We Must Transform Our School Discipline Policies | #teachforamerica | #kids


The value of Restorative Justice comes in the form of storytelling in which we can be vulnerable. Storytelling promotes learning through compassion and helps us cope with our struggles by acknowledging our experiences. Our ancestors taught around camp fires, telling stories of values where lessons were passed down to future generations. Restorative Justice practices encompass these ideas and create a space for deep conversations.

These places of dialogue emphasize social-emotional learning while developing crucial interpersonal communication skills. In a remote world we can still create a space for our students to receive support for traumas with restorative coordinators, counselors, and social workers.

The process is demanding. We must encourage our students to explore their relationship with humanity and partake in an inquisition around morality. Let’s remember we are cultivating the young minds of human beings who should be striving to be the best version of themselves, whether in school or online. 

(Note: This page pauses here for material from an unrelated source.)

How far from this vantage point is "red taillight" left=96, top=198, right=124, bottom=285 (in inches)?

However, we know there is no such thing as a perfect world and there will always be conflicts. Some students will demand more support than others. The traumas they’ve experienced should only motivate us to provide the emotional support they need. These are the students I invite to hold equitable dialogues and assist them in their reflective growth practices. Schools or remote schools should be utilized to learn the skills students will need to deal with real-world situations.

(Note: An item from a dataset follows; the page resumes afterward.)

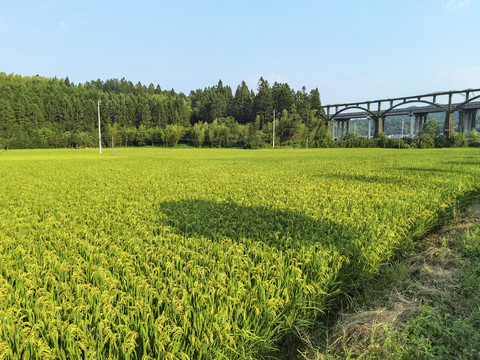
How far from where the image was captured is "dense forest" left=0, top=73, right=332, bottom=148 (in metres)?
80.8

As an educator, I’ve introduced work around reflection and meditation for students to center themselves when dealing with difficult situations. We discuss their struggles and celebrate their growth. When conflicts occur, we find ways to teach students how to make things right. If a student is having difficulties, bring in peers who can support them in their journey to restoring balance. Have them make commitments by designing actionable steps they can take to progress. We are educators who should no longer be policing our students, especially in their own homes.

In my Restorative Justice journey this remote year, students have been invited to meet in digital circle conversations when conflicts occur or support is needed. Students should see these spaces as a place they can express their concerns, address any harms, and make requests to prevent further struggles. A strong community and a strong sense of relationship allows the groundwork for creating harmony. This process prevents many disruptions or behaviors that are occurring in the classroom, especially remotely, which is causing further distress to our students.

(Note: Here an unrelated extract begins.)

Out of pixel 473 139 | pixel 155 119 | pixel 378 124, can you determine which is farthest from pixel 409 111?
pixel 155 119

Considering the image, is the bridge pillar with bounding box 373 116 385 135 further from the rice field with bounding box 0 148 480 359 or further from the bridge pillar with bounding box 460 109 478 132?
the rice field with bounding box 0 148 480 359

As educators, our conversations with students and our being attentive to their traumas will begin to heal the hurt inflicted by our educational systems. We must commit to the work, especially in dealing with a racist culture that places blame on Black and Brown students but excuses the mistakes of white students with compassion. We are all human, we all have traumas that require healing; it is our natural impulse to yearn for discourse when we hurt. Let’s begin that restoring process for all our children so they can become agents of change who continue to heal the world. We have a chance to use this moment of remote learning to dismantle and rebuild an alternative system that benefits all students.